• _Instruction 1_:
Reproduce the part of the transcript between "HERSHER: How do" and "You run everywhere.", inclusive, with no changes.
• _Instruction 2_:
Select every line of the records that contains the word "farthest". Case counts.

• _Selection_:
## START

KWONG: Hey, Rebecca Hersher.
HERSHER: How do you get around? Like, do you drive? Do you take the bus, walk?
KWONG: I run. I run everywhere - up and down the streets, all around...
HERSHER: (Laughter) Sure.
HERSHER: Sure. Sure. Yes. You're in amazing shape. You run everywhere.
KWONG: (Laughter) No. No, no, no. I'm really not. It's not even humanly possible to run everywhere I'd like to. So I usually Metro. I take a lot of public transit. Sometimes I drive, especially when I come to visit you and say hello. What do you do?
HERSHER: I like to bike, but if I'm being honest, I also drive a lot. And I have a gas car, so I think about climate change a lot when I do that.
KWONG: But, you know...
HERSHER: I know.
KWONG: ...That's how you get around.
HERSHER: But when you drive, because you do drive sometimes, do you ever wonder, like, how much carbon dioxide is this car releasing?

## END

• _Supplied entries_:
## START

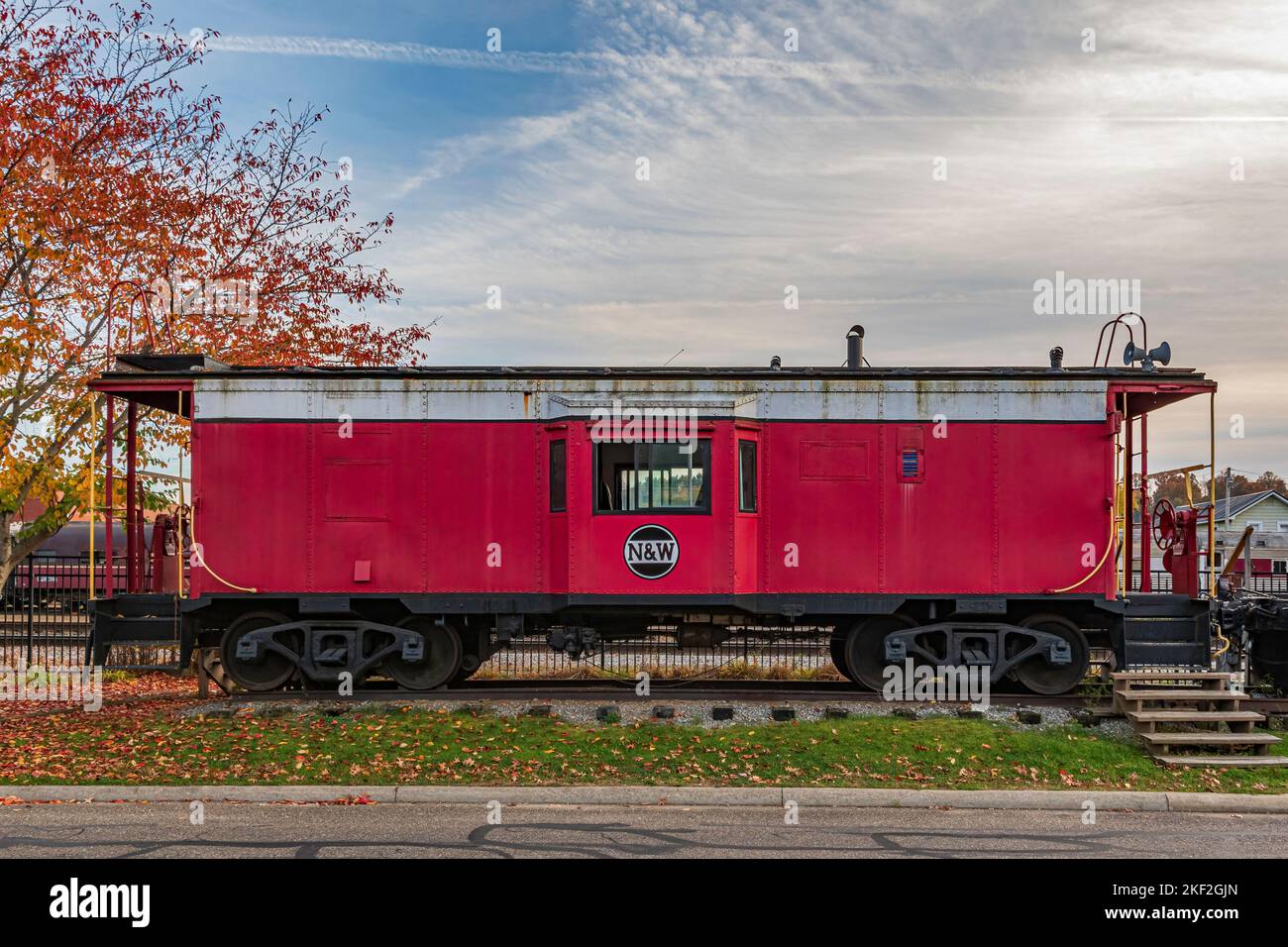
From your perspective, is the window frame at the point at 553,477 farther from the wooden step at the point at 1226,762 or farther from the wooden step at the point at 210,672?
the wooden step at the point at 1226,762

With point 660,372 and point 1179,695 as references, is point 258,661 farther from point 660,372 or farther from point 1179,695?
point 1179,695

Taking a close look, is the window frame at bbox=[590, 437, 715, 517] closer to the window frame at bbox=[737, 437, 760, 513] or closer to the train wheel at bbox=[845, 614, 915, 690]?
the window frame at bbox=[737, 437, 760, 513]

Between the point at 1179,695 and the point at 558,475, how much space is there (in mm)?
7514

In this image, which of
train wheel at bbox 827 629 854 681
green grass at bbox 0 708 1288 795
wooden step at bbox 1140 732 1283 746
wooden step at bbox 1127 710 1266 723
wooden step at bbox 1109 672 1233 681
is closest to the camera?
green grass at bbox 0 708 1288 795

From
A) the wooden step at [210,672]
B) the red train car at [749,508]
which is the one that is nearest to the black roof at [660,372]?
the red train car at [749,508]

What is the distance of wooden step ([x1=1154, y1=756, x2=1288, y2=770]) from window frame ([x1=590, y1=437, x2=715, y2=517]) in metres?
5.62

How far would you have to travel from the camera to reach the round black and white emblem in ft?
42.7

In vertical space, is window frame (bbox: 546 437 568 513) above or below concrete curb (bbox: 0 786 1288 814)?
above

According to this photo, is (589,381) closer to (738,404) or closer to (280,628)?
(738,404)

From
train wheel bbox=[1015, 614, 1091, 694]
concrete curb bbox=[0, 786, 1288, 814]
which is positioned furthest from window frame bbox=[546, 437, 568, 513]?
train wheel bbox=[1015, 614, 1091, 694]

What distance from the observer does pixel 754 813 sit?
888 centimetres

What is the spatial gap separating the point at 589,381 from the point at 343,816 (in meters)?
6.42

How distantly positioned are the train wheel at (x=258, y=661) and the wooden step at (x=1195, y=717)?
396 inches

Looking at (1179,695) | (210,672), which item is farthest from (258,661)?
(1179,695)
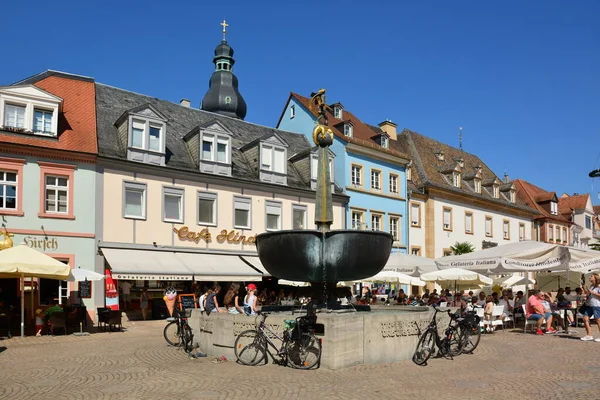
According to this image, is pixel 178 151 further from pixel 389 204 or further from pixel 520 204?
pixel 520 204

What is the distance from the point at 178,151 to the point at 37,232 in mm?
7960

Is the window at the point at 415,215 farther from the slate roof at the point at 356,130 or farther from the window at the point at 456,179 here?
the window at the point at 456,179

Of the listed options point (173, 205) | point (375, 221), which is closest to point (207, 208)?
point (173, 205)

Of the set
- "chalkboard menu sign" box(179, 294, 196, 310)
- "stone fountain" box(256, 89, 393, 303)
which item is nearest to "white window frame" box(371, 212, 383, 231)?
"chalkboard menu sign" box(179, 294, 196, 310)

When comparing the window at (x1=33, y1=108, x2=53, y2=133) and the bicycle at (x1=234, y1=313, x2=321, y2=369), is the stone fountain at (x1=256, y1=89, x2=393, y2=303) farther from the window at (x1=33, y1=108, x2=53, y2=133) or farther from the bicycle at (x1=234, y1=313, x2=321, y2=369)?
the window at (x1=33, y1=108, x2=53, y2=133)

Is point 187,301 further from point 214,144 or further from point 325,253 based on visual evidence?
point 325,253

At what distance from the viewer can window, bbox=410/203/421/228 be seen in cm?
4066

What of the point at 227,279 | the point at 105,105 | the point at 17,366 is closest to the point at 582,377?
the point at 17,366

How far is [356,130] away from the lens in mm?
40250

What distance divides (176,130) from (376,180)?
1344 centimetres

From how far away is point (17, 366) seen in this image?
11961 millimetres

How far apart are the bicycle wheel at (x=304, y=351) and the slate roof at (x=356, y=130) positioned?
25837 millimetres

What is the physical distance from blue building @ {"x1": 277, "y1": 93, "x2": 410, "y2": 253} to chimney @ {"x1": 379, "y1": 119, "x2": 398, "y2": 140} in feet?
9.34

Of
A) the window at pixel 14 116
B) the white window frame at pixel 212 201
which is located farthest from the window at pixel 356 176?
the window at pixel 14 116
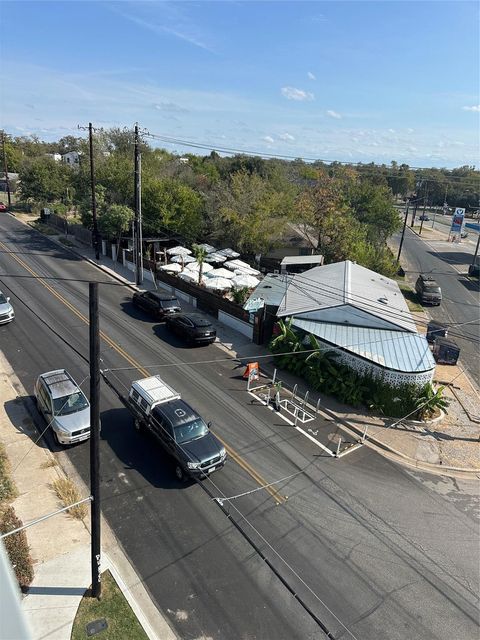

## END

• _Final answer 1_:
HERSHER: How do you get around? Like, do you drive? Do you take the bus, walk?
KWONG: I run. I run everywhere - up and down the streets, all around...
HERSHER: (Laughter) Sure.
HERSHER: Sure. Sure. Yes. You're in amazing shape. You run everywhere.

• _Final answer 2_:
Looking at (1179,695) | (210,672), which item is farthest from (258,661)?
which is located farthest from the window at pixel 356 176?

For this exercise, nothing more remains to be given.